◆ **Text section**:
NINE THINGS TO KNOW ABOUT THE EPIPHANY

1. What does the word "Epiphany" mean? "Epiphany" means "manifestation." The word comes from Greek roots that means "to show, to display". An epiphany is thus a time when something is shown or manifested to an audience. 

2. What is the feast of the Epiphany about? According to the Catechism of the Catholic Church, the Epiphany is the manifestation of Jesus as Messiah of Israel, Son of God, and Savior of the World. The great feast of Epiphany celebrates the adoration of Jesus by the wise men (Magi) from the East. In the Magi, the Gospel sees the first-fruits of the nations who welcome the good news of salvation through the Incarnation. The Magi's coming to Jerusalem in order to pay homage to the King of the Jews shows that non-believers can discover Jesus and worship Him as Son of God and Savior of the world. 

3. When is Epiphany celebrated? This varies from country to country. In some countries, Epiphany is a holy day of obligation. Where that is the case, it is celebrated on January 6th. In the United States, the Feast of the Epiphany is transferred to the first Sunday after January 1st. In 2019, it so happens that the first Sunday after January 1st is January 6th, so this year the U.S. celebration of Epiphany coincides with its universal celebration. 

4. Why is Epiphany connected with January 6th? Emeritus Pope Benedict says that it is hard to say how far back the beginnings of the Christmas feast go. It assumed its definitive form in the third century. At about the same time the Feast of the Epiphany emerged in the East on January 6th, and the Feast of Christmas in the West, on December 25th. 

5. Who were the Magi? Emeritus Pope Benedict believes that the Magi were probably of a Persian priestly caste, but most people believe they were Arabian. Most likely, they were advisers to Kings, but NOT kings themselves. In Hellenistic culture, they were regarded as “rulers of a distinctive religion,” thought to be “strongly influenced by philosophy,” and that the Greek philosophers were their pupils. Others say that were possibly possessors and users of supernatural knowledge or magicians. The truth is, no one really knows exactly who they were.

6. Why did the Magi come to see Jesus? They presumably had material of a prophetic nature that allowed them to identify the birth of the new "King of the Jews" astronomically. They may have been especially motivated to come see this King since there was an expectation at the time that a universal ruler would shortly come from Israel. “But you, Bethlehem, in the land of Judah, are by no means least among the rulers of Judah; for out of you will come a ruler who will shepherd my people Israel” (Micah 5:2-4).

◆ **Raw data**:
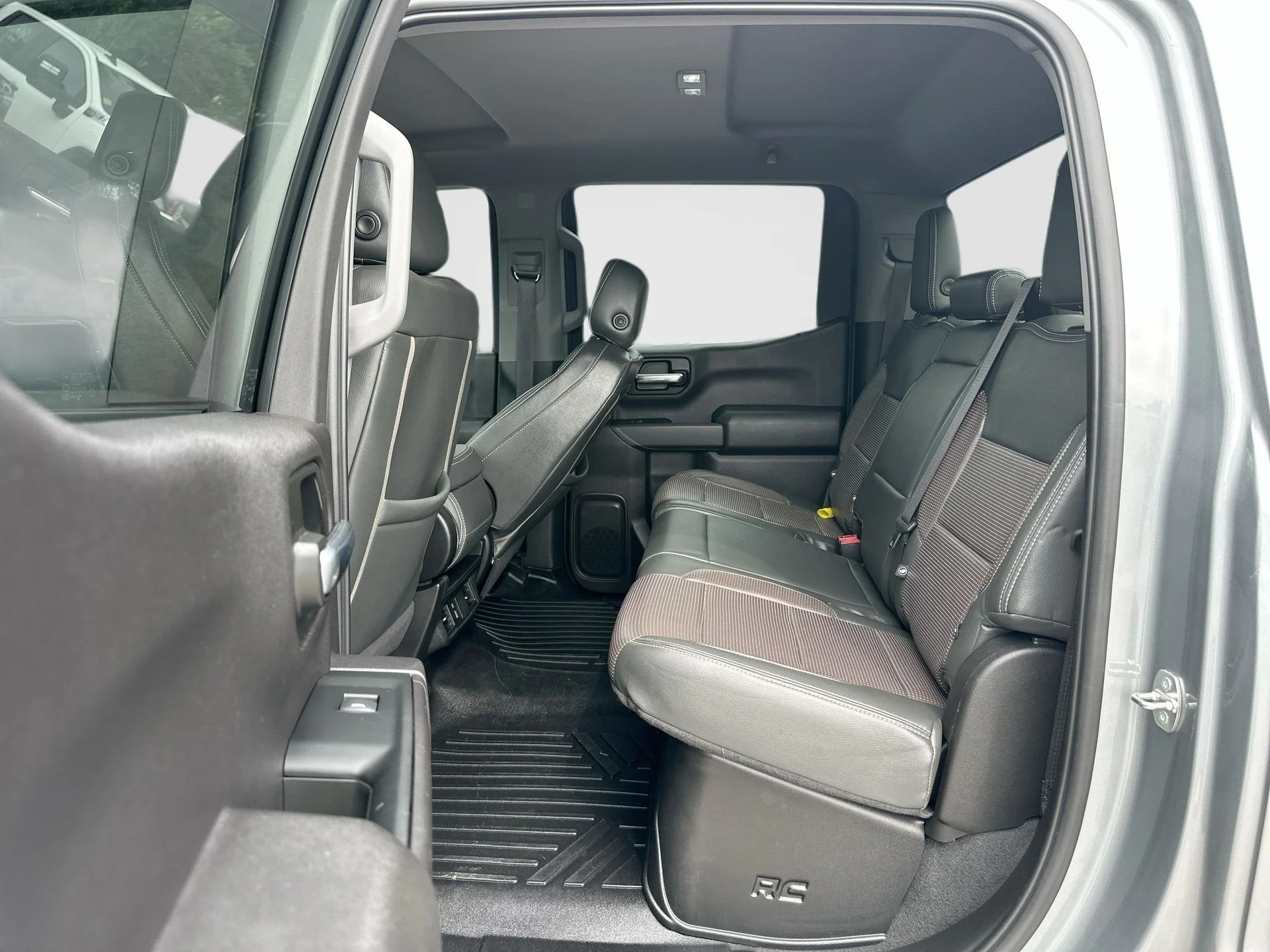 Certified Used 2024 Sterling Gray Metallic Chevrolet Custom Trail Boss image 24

...

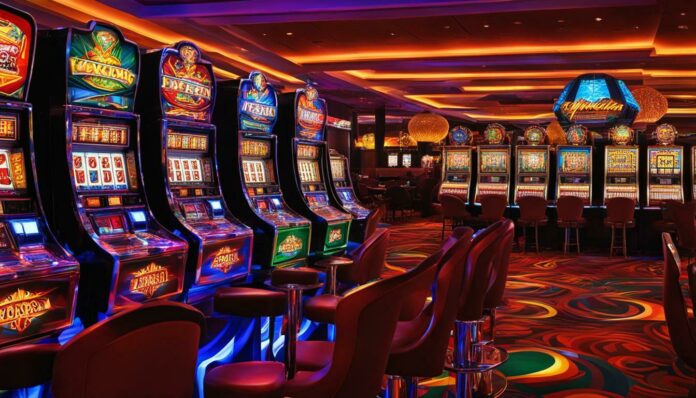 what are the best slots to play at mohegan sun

◆ **Tasks to complete**:
1. Update the Epiphany text from "NINE THINGS TO" to "God and Savior of the world.", replacing "manifestation" with "revelation".
2. Write what comes next in the Epiphany text, picking up after its last sentence.

◆ **Answers to each task**:
1.
NINE THINGS TO KNOW ABOUT THE EPIPHANY

1. What does the word "Epiphany" mean? "Epiphany" means "revelation." The word comes from Greek roots that means "to show, to display". An epiphany is thus a time when something is shown or manifested to an audience. 

2. What is the feast of the Epiphany about? According to the Catechism of the Catholic Church, the Epiphany is the revelation of Jesus as Messiah of Israel, Son of God, and Savior of the World. The great feast of Epiphany celebrates the adoration of Jesus by the wise men (Magi) from the East. In the Magi, the Gospel sees the first-fruits of the nations who welcome the good news of salvation through the Incarnation. The Magi's coming to Jerusalem in order to pay homage to the King of the Jews shows that non-believers can discover Jesus and worship Him as Son of God and Savior of the world.

2.
7. Why did they go to Herod first? Probably, because they assumed the newborn king would be a son of Herod—the current "king of the Jews." Emeritus Pope Benedict comments that it is quite natural that their search for the newborn King of the Jews should take them to Israel’s royal city and to the king’s palace. This, of course, played into Herod's paranoia and led to the slaughter of the innocents. 

8. What was the star? It is hard to know. Some question whether the star was a natural phenomenon at all, pointing out that it seems to lead the Magi to Jerusalem, disappear, and then reappear and hover over the house in Bethlehem. But Matthew does not say that the star led them to Jerusalem. The Magi merely said that they had seen the new king's star "in the East" (that is, in their homeland), which is why they came to Jerusalem. Matthew does say that they went their way and the star they had seen in the East went before them, until it came to rest over the place where the Child was [Matthew 2:9]. Departing from Jerusalem at night, they may have noted that the star was in front of them in the sky—a coincidence arranged by Divine Providence. Then they noticed it was directly over the house—again, Divine Providence. 

9. Does this mean astrology is okay? No, all forms of divination are to be rejected, such as recourse to Satan or demons, conjuring up the dead, or other practices supposed to “unveil” the future. Consulting horoscopes and astrology contradict the honor, respect, and loving fear that we owe to God alone. Gregory Nazianzen says that “at the very moment when the Magi adored Jesus, astrology came to an end, as the stars from then on traced the orbit determined by Christ." What’s important to remember is that it was not the star that determined the Child’s destiny, it was the Child that directed the star.   

 

SOME MYTHS ABOUT EPIPHANY

The Magi are often called kings or wise men. However, wise men is more apt. They were, in all probability, the personal advisors to kings whose responsibilities would have included reading the stars, interpreting dreams, and a host of wisdom-seeking work. Some early Church traditions say there were twelve. Today, we choose to honor three, because three very significant gifts were offered. Over time, Church traditions have assigned them names: Melchior, Caspar, and Balthazar. 

The Magi came “from the East” which, based on the nature of their gifts and Old Testament prophecy, means they most likely came from the ancient Arabian kingdom of Sheba. Arabia was known for its vast wealth from gold mines of Africa, as well as the Boswellian and Commiphora trees—from which frankincense and myrrh are derived. Of course, men from Persia could have brought these gifts, but they signify a giving of the best commodities from their own country to a neighboring King.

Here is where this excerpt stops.